There are more cases, another one where someone claimed expenses on an off the plan property which they intended to be an investment – but they changed their minds and moved in, yet were still able to claim the expenses.
Where someone is building an investment property which they intend to rent out I don’t think there is any issue with claiming expenses before it is rented out. It is not too soon or too preliminary if they can demonstrate intention to rent it out.
This is not the case Jac – steele’s case shows expenses can be claimed well before any income earning activity. It depends on the circumstances. If a person is borrowing to build an investment property – ie.e one they intend to rent out then the interest and other costs are generally deductible – even though income from rent may be not expected till the next financial year (or later)
Quick question for any experienced and knowledgable property people relevant to the thread.
I heard recently that when a investment/property is gifted by a parent to their child when they marry it is not subject to Stamp duty, pending certain conditions like the period of time before or after the wedding.
It sounds ludricous in todays day and age, but can anyone shed any light on this or even heard of it?
I’m looking for any information that would tell me how I could minimise land tax with my next purchase (i.e. how to structure the ownership of the next IP, and the next one, and so forth), what the future tax effects would be (e.g. how a property owned under a Trust would be different to that owned by an individual – future CGT, negative gearing, claiming losses, income rules, etc.).

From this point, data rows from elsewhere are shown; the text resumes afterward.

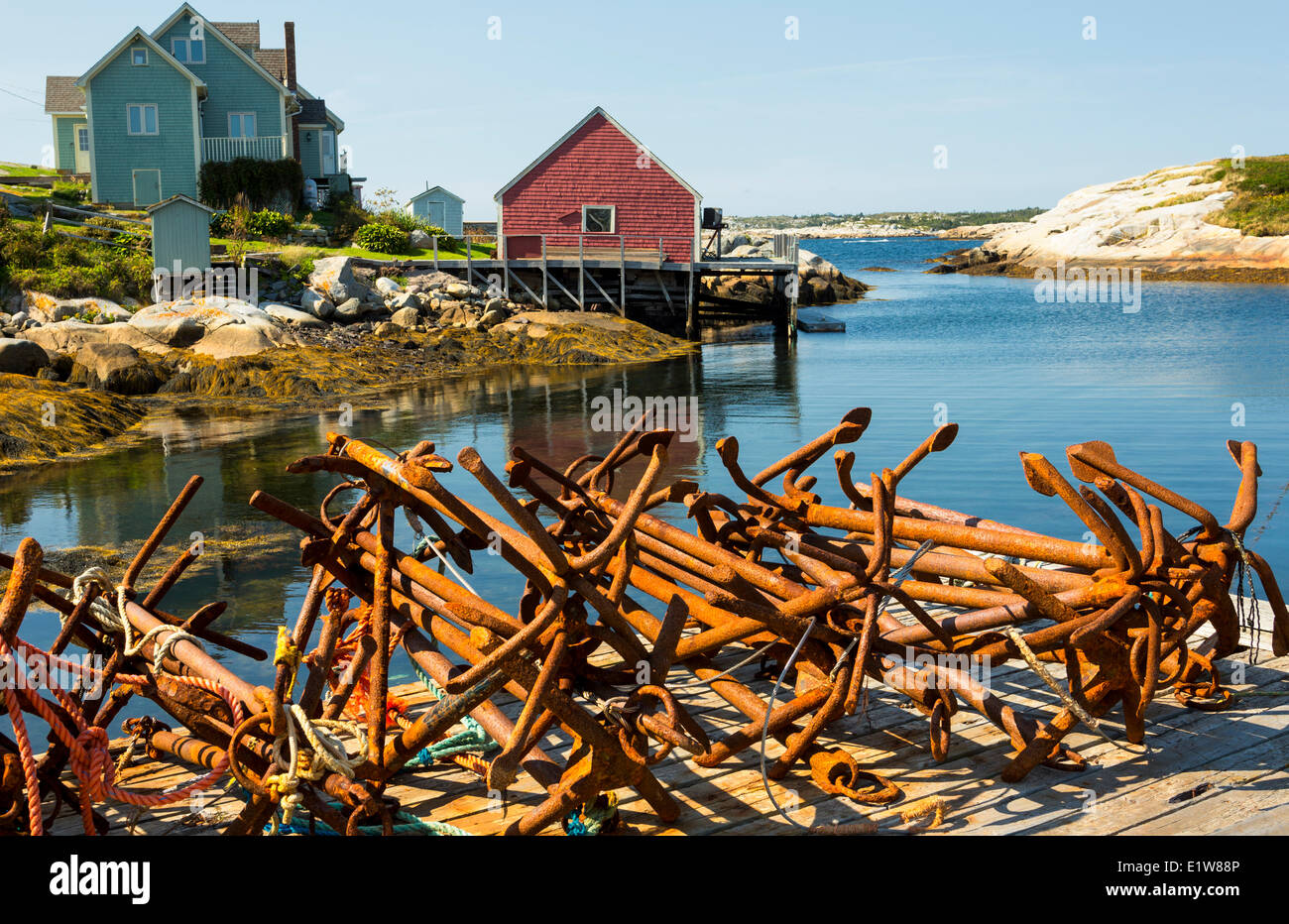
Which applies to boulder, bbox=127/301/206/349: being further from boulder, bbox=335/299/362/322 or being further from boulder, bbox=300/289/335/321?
boulder, bbox=335/299/362/322

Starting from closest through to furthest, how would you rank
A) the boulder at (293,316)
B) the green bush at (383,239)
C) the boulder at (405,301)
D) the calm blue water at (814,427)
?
the calm blue water at (814,427)
the boulder at (293,316)
the boulder at (405,301)
the green bush at (383,239)

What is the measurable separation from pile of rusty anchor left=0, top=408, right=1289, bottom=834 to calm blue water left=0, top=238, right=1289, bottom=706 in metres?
4.54

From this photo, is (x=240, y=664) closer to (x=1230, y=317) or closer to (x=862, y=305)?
(x=1230, y=317)

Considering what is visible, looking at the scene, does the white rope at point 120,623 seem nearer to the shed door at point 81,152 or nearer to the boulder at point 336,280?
the boulder at point 336,280

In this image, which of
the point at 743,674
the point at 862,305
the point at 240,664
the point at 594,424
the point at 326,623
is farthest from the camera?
the point at 862,305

In this case you need personal advice from someone qualified to advise on land tax – a registered tax agent or a solicitor. There are no books on the topic but there are some good articles around – technical stuff for lawyers and accountants mainly.
But all you have to do is to look at the land tax act cited above.
This reply was modified 10 years, 6 months ago by Terryw.
Yes, it is possible the CGT exemption won’t apply. But it will depend on the situation. If you are a builder then the ATO would be looking more closely at this.
I think you would be in trouble under strategy 1 when it comes to the main residence exemption, as it looks to me like purely being a profit making scheme.
e.g. TD 92/135
Income tax: capital gains: is the main residence exemption relevant when the proceeds of sale of a dwelling are treated as income under ordinary concepts?
1. No. In cases where the sale of a dwelling gives rise to income under section 6-5 of the Income Tax Assessment Act 1997 (ITAA 1997), for example. as part of a business or from an isolated profit-making transaction, that income remains assessable even if a main residence exemption is available for CGT purposes.
2. The main residence exemption in Subdivision 118-B of the ITAA 1997 is a capital gains tax exemption only and does not extend to exempt from tax ordinary profits or business income.
Example :
A builder constructs a spec home in which he and his family reside while construction proceeds on another spec home. Any profit on sale which gives rise to income is fully assessable to the builder even if a main residence exemption is available for CGT purposes.
Tenants in common and Joint tenants generally treated the same as most states assess the owner as one unit. In NSW the primary taxpayer = both of you. One threshold between you. If either of you own property separately then your share of the jointly owned property will count to the threshold for the second property.